Differently from reflection, transmission, and diffraction, scattering is a “diffuse phenomenon”; that is, it can hardly be modelled by means of contributions coming from few, specific interaction points, as it is generated by a multitude of scatterers widely distributed on the scattering surface. According to this characteristic, the ER model requires the subdivision of each surface into “tiles” with prefixed dimensions; during the visibility assessment process, each tile is regarded as a single object with a VTx placed in its centre, which acts as secondary source of spherical wave radiated according to the scattering radiation pattern.

2.2. Extensions to the Ray Tracing Engine

Depending on the properties of the propagation scenario, the position of antennas (especially of BSs in cellular networks), and the link distance, the dominant propagation process can occur over building rooftops (ORT propagation), and/or around buildings along the street canyons [17]. Particularly when the BS antenna is placed near or above the rooftop level, propagation takes place primarily over the buildings [18], where the radio wave undergoes multiple diffractions over the horizontal edges delimiting the roofs contours.

Differently from the buildings vertical corners, horizontal edges are not necessarily parallel to each other, and this poses a theoretical limit to the computation of the multiple-diffracted field using a 3D ray tracing approach. In fact, although the geometrical trajectories can be tracked regardless of the number of involved diffractions [19], analytical expressions for the corresponding propagating field are available only for up to 3 if the wedges are arbitrarily oriented [20]. Since ORT propagation may sometimes require more than 3 diffractions, especially for large link distance, for rays undergoing more than 2 diffractions the fully 3D geometrical computation is replaced with a simplified approach using a multiple-screen UTD model limited to the vertical plane, considering one/two knife-edges for each building along the radial line between the Tx and the receiver (Rx). Before applying the UTD model, the ORT profile is simplified by identifying only the dominant obstacles with the “rubber-band” method. As discussed in Section 3, such multi-knife-edge models seem to overestimate the attenuation (see Section 3), probably due to the ideality of the knife-edge assumption with respect to the actual shape of buildings; some correction factors are therefore added depending on the number of knife-edges, as suggested in [21, 22].

- **DIRECTIONS**
1. Please sum up the ray tracing passage in two sentences.
2. Write a continuation of the ray tracing passage, starting after its final sentence.
The listing has no connection to the ray tracing passage.

- **SUPPLIED RECORDS**
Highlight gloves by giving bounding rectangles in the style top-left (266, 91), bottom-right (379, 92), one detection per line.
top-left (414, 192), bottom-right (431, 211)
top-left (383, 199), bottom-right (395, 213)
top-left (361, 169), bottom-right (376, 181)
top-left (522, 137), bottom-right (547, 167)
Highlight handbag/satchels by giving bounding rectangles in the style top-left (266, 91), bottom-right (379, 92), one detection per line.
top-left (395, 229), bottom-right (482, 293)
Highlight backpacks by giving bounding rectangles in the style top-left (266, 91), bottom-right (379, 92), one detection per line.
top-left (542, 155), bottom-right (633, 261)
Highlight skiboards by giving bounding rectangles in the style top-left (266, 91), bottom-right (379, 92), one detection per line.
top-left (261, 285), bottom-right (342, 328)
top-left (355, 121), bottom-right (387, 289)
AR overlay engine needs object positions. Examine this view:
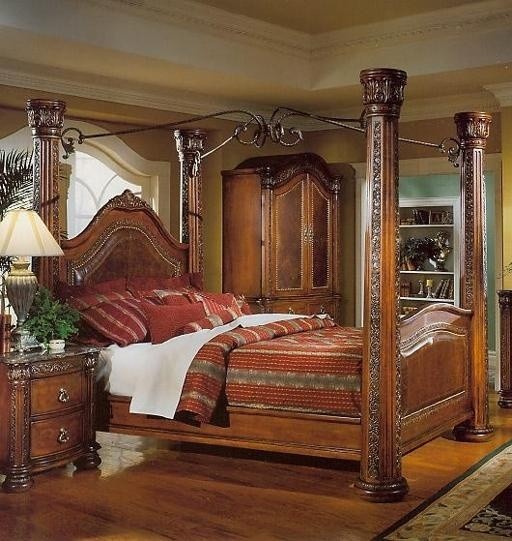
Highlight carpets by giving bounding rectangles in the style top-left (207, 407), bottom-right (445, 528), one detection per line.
top-left (371, 440), bottom-right (512, 541)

- **THE ANSWERS**
1. Because scattering is a diffuse phenomenon, the ER model splits each surface into tiles of fixed size, and each tile acts as a secondary source of spherical waves from a VTx at its center. For over-rooftop propagation, rays with more than two diffractions over the non-parallel roof edges are handled with a simplified multiple-screen UTD model in the vertical plane, after the profile is reduced to its dominant obstacles with the "rubber-band" method, and correction factors are added because such knife-edge models seem to overestimate attenuation.

2.
A proper combination of ORT and diffuse scattering is also introduced in the model, since it led to a significant prediction improvement in some cases, as described in the next section. Since each scattering tile behaves as a secondary source for a new, spherical wave radiated in all directions, scattering or the combination of scattering and ORT seems to be efficient ways to reach non-line-of-sight (NLOS) Rxs in deep street canyons where diffraction from the roof edge is very weak, as depicted in Figure 2.

The RT tool has been also extended to take into account the effect of terrain, through ground reflection and obstruction. In the considered simulation setup, a Digital Terrain Model (DTM) consisting of a raster file with a resolution of 10 m is used.

2.3. Impact of Computation Parameters

Preliminary evaluations have shown that a very high number of interactions is not necessary to get good predictions. In particular, the performance usually saturates (i.e., the mean error to tends to zero) when at least 3 reflections are considered, with the exception of high-rise building zones, where we found that a minimum number of 4 reflections are required. At least 2 diffractions (besides the ORT path) are necessary to obtain realistic predictions in the vicinity of street crossings. On the other hand, we found that increasing the number of diffractions from vertical edges above 2 does not improve NLOS propagation, especially for receivers located quite far from the line-of-sight (LOS) street crossings. Also through-building transmissions have been found to be important in some cases, especially for the buildings in proximity of the BSs. Finally, the impact of the diffuse scattering model and of its parameters on the model performance has been investigated: in particular, the area of the scattering tiles has been found to be a quite critical parameter which has to be set carefully, as illustrated in Section 3.

Investigations showed that results are not very sensitive to the building’s material characteristics, as already highlighted in [23]. Ray tracing simulations were then performed with uniform material parameters (relative permittivity , conductivity  [S/m]), with a maximum of 4 reflections, 2 diffractions (also in combination with reflections), single-bounce diffuse scattering, and offline ORT combined with diffuse scattering as described above. Regarding the scattering parameter , a value of 0.4 has been assumed for all building walls, in accordance with previous investigations’ findings [16]. No material parameter optimization has been performed in the present work.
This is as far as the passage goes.